## What is expected:
Write out the data word for word, taking care that no picture is carried over.

## Given material:
########
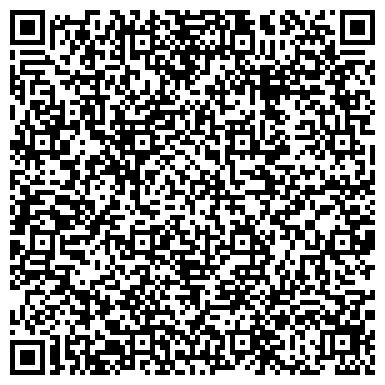 QR-код с контактной информацией организации Пенуэлвижн Продакшн, СПД (Penuelvision Production)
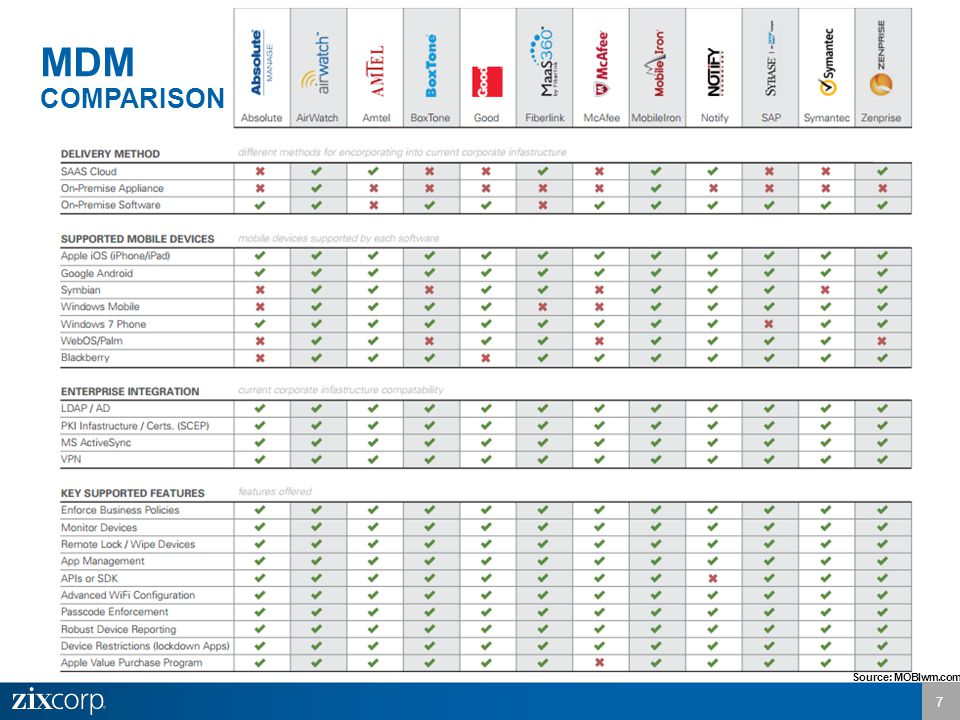 7 MDM COMPARISON Source: MOBIwm.com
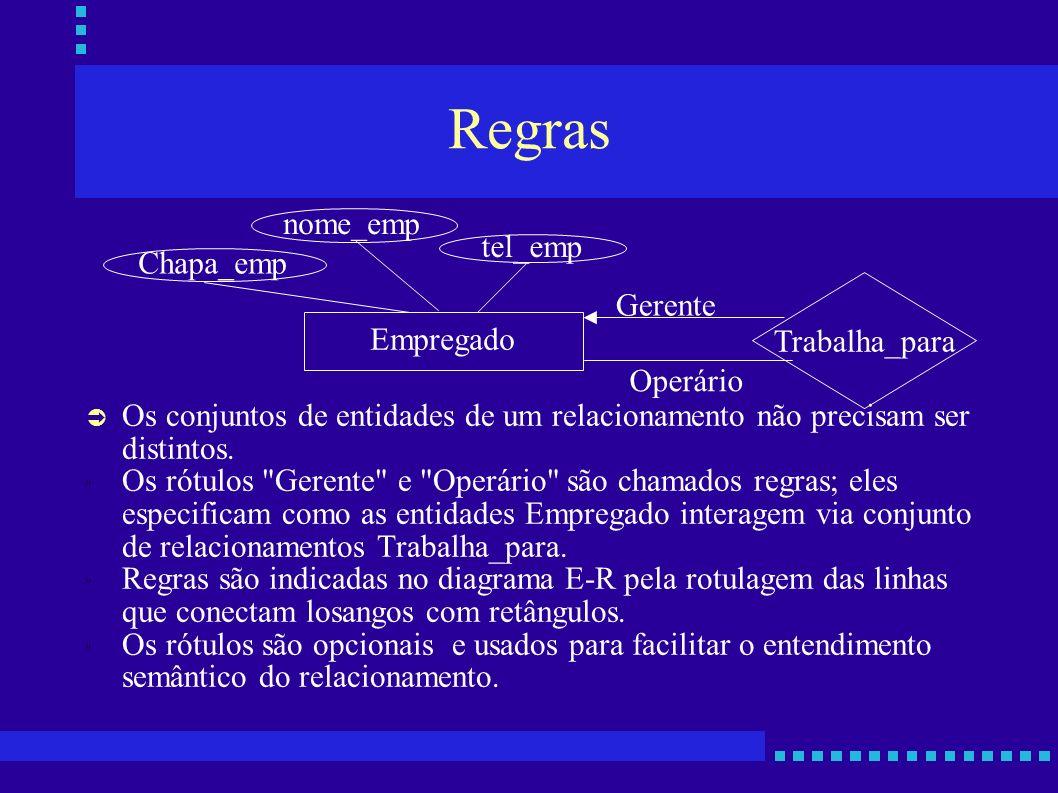 Especialização Processo de projeto Top-down ; designamos subgrupos que são distintos de outras entidades dentro de conjuntos de entidades.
########
## Your solution:
 QR-код с контактной информацией организации Пенуэлвижн Продакшн, СПД (Penuelvision Production)
 7 MDM COMPARISON Source: MOBIwm.com
 Especialização Processo de projeto Top-down ; designamos subgrupos que são distintos de outras entidades dentro de conjuntos de entidades.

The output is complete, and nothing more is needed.